◆ **Directions for this task**:
In the records, find every line with the word "deer" and copy it out.

◆ **Information supplied**:
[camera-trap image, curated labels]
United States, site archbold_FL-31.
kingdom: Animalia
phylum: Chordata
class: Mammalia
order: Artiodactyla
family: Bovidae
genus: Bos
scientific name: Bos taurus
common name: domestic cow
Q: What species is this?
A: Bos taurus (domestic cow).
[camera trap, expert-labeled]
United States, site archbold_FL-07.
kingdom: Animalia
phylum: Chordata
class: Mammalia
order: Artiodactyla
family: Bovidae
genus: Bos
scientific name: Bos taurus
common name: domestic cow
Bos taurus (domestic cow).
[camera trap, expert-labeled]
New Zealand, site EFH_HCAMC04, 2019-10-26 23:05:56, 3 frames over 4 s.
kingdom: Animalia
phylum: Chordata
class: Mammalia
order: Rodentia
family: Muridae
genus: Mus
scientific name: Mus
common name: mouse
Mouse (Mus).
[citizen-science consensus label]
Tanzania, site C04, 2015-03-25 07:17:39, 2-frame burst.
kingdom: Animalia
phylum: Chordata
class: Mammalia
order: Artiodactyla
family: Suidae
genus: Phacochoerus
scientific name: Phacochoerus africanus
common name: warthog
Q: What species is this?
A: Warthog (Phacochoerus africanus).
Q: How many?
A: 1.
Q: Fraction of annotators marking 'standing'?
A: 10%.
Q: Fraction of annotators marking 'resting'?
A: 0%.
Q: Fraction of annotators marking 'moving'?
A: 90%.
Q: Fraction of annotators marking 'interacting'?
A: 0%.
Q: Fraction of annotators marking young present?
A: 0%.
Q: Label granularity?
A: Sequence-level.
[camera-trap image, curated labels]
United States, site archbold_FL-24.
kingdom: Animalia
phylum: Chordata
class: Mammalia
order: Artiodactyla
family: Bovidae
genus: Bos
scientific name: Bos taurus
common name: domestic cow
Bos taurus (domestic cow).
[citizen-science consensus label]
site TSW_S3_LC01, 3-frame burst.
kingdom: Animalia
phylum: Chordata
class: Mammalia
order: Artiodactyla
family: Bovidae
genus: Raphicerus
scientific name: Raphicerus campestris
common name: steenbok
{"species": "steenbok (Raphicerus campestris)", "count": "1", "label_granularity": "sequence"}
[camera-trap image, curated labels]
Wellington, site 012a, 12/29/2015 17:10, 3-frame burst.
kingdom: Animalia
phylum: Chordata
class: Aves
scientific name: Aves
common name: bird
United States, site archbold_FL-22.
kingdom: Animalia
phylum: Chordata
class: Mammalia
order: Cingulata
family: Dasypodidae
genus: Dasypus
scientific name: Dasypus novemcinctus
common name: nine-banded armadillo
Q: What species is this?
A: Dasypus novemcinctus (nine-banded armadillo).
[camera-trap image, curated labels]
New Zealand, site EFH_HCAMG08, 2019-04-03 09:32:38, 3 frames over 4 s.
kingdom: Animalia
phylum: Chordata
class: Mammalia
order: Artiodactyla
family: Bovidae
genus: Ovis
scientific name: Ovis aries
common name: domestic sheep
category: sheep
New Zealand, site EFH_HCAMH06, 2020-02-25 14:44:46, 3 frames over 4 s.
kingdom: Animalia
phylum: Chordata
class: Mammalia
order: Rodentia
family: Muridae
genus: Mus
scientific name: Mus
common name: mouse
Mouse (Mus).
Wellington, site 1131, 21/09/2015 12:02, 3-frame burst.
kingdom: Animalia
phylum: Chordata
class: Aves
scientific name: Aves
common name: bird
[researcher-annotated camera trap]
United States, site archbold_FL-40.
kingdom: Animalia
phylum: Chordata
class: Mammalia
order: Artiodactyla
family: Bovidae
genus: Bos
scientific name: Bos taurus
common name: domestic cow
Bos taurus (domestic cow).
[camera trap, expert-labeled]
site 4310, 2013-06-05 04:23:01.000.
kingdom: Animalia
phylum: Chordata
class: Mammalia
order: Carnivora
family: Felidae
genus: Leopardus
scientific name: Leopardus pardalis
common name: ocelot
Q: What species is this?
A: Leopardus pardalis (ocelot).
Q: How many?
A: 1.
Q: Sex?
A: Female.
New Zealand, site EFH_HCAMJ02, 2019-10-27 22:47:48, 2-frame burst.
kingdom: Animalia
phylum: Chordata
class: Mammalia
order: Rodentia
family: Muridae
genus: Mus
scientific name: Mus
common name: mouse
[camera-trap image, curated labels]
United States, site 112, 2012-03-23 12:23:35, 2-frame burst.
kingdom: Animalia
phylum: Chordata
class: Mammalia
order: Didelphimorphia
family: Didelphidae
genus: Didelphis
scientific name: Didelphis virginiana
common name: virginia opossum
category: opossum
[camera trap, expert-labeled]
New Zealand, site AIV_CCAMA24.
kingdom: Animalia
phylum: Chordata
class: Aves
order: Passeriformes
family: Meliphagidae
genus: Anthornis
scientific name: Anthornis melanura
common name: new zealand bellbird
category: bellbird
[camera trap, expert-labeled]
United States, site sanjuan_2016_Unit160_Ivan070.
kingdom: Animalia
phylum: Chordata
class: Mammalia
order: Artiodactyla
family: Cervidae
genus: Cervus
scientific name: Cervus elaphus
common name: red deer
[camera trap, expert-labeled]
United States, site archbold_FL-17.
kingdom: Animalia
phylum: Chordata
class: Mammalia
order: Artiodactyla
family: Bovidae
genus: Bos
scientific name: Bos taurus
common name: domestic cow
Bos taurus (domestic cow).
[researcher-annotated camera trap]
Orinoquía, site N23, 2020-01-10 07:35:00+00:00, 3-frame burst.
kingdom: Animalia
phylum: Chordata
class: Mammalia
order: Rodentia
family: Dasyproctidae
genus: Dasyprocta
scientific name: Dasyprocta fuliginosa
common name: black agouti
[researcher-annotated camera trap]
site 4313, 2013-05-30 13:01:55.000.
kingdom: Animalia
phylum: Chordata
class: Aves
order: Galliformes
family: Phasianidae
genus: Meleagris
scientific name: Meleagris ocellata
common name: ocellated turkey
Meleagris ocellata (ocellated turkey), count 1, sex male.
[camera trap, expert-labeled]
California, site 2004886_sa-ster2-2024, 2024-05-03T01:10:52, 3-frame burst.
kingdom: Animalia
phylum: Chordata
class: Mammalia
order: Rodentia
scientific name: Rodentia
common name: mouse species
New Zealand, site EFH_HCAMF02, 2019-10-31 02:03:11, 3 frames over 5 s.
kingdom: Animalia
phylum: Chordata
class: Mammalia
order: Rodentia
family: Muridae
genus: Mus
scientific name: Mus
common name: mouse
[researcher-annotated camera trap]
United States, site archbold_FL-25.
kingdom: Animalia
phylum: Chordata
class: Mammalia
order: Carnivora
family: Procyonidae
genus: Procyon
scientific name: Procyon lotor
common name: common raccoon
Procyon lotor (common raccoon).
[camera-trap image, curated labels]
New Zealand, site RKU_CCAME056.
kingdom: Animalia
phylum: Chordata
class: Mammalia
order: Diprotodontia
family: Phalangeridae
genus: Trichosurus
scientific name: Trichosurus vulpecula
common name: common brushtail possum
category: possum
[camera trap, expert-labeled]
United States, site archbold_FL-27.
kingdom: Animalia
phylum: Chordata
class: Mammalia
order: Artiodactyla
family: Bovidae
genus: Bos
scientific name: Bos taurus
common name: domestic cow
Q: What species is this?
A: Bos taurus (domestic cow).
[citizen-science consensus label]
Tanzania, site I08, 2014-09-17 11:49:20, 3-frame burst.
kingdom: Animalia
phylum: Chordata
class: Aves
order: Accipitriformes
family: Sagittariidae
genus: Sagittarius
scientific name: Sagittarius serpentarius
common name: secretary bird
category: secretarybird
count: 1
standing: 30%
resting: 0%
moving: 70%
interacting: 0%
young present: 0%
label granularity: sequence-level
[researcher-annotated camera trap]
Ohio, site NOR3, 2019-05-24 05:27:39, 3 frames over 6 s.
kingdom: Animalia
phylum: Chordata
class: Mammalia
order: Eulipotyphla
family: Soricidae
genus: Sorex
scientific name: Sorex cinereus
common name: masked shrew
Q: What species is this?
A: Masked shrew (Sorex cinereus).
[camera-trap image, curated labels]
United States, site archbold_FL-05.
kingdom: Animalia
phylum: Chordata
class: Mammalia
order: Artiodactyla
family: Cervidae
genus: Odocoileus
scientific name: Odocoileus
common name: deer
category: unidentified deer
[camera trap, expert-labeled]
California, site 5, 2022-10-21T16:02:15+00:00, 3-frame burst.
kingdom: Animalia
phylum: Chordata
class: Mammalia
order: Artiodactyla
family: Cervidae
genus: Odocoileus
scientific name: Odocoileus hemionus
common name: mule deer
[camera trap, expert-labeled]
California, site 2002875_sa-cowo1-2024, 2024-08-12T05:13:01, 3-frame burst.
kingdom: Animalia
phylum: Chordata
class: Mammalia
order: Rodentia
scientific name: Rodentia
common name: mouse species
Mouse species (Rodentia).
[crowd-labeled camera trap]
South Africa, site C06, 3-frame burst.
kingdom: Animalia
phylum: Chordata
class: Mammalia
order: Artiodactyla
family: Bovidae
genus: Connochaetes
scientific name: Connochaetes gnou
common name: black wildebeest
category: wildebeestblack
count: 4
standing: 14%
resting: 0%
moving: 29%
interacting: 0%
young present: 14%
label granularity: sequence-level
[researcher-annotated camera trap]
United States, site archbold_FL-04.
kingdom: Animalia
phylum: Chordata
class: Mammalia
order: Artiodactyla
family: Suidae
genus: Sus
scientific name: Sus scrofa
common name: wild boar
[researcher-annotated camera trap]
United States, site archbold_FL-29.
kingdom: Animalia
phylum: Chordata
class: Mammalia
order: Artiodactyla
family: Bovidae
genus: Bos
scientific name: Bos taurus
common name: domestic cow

◆ **Reply to the exercise**:
common name: red deer
common name: deer
category: unidentified deer
common name: mule deer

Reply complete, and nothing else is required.